Au sud de Samarcande, au pied des montagnes de Zeravchan, Chakhrisabz est l’une des villes historiques les plus importantes d’Ouzbékistan. Son nom signifie « ville verte », une appellation qui évoque les jardins et les paysages fertiles qui entourent cette ancienne cité de la Route de la Soie. Mais Chakhrisabz est surtout connue pour son lien étroit avec Amir Temur, plus connu en Occident sous le nom de Tamerlan, né au XIVe siècle dans les environs de la ville.
L’histoire de Chakhrisabz remonte cependant bien avant l’époque timouride. Connue autrefois sous le nom de Kesh, la cité occupait une position stratégique sur les routes traversant l’Asie centrale. Son âge d’or débute véritablement avec Amir Temur, qui souhaitait faire de sa ville natale l’un des grands centres de son empire. Palais, mosquées, mausolées et jardins furent alors édifiés pour affirmer la puissance de la dynastie timouride.
Le monument le plus spectaculaire de Chakhrisabz reste le palais Ak-Saray, ou « Palais blanc ». Sa construction débuta à la fin du XIVe siècle sur ordre d’Amir Temur. Bien qu’une grande partie du complexe ait disparu, les vestiges de son immense portail permettent encore d’imaginer les dimensions impressionnantes de l’édifice d’origine. Les fragments de mosaïques bleues, turquoise et dorées témoignent du raffinement de l’architecture timouride.
La ville conserve également l’ensemble Dor-ut Tilavat, l’un des principaux complexes religieux de Chakhrisabz.

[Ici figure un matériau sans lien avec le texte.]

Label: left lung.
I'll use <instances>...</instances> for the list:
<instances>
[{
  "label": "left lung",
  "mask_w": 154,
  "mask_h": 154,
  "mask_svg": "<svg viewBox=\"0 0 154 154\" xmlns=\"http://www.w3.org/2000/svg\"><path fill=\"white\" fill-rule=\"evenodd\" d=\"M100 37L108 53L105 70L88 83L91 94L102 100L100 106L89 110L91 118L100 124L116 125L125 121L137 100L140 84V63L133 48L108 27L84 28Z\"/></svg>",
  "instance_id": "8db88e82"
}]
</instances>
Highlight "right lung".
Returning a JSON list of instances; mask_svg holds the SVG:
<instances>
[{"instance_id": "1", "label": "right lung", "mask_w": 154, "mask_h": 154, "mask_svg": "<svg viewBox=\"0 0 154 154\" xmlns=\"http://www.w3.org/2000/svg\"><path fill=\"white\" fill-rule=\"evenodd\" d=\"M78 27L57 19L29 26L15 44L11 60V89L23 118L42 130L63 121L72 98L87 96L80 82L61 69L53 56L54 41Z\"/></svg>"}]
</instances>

Il comprend notamment la mosquée Kok Gumbaz, reconnaissable à sa grande coupole bleue. Construite au XVe siècle sous le règne d’Ulugh Beg, petit-fils de Tamerlan, elle illustre la continuité de l’influence timouride après la disparition du grand conquérant.
À proximité se trouve le complexe Dor-us Saodat, conçu comme un ensemble funéraire pour la dynastie de Tamerlan. Plusieurs mausolées et vestiges rappellent l’importance que Chakhrisabz occupait dans l’histoire familiale des Timourides. La ville devait notamment accueillir le tombeau d’Amir Temur, même si celui-ci fut finalement inhumé dans le célèbre Gour Emir de Samarcande.
Au-delà de ses monuments, Chakhrisabz permet de découvrir une atmosphère différente de celle des grandes cités ouzbèkes. Sa situation au pied des montagnes et ses espaces arborés contrastent avec les paysages plus arides rencontrés dans d’autres régions du pays. Cette étape permet ainsi d’associer patrimoine historique et découverte des paysages du sud de l’Ouzbékistan.
Le trajet depuis Samarcande participe lui-même à l’expérience. La route traverse les reliefs qui séparent les deux villes et offre progressivement de beaux panoramas sur les vallées et les montagnes environnantes. Chakhrisabz peut ainsi être découverte lors d’une excursion depuis Samarcande ou intégrée à un itinéraire plus large à travers le sud du pays.
La ville constitue surtout une étape essentielle pour mieux comprendre l’histoire de la dynastie timouride. Alors que Samarcande témoigne de la puissance de l’empire construit par Tamerlan et ses descendants, Chakhrisabz permet de revenir aux origines du conquérant et à son attachement à sa région natale.
Le centre historique de Chakhrisabz, inscrit au patrimoine mondial de l’UNESCO, témoigne encore de cette période prestigieuse malgré les transformations importantes qu’a connues la ville au fil du temps. Les vestiges monumentaux permettent de mesurer l’ambition architecturale qui caractérisait les grandes réalisations timourides.
Découvrir Chakhrisabz, c’est ainsi compléter la visite de Samarcande par une plongée dans les origines de l’empire de Tamerlan. Entre les vestiges du palais Ak-Saray, la coupole bleue de Kok Gumbaz, les ensembles funéraires timourides et les montagnes environnantes, la ville constitue une étape historique singulière lors d’un voyage en Ouzbékistan.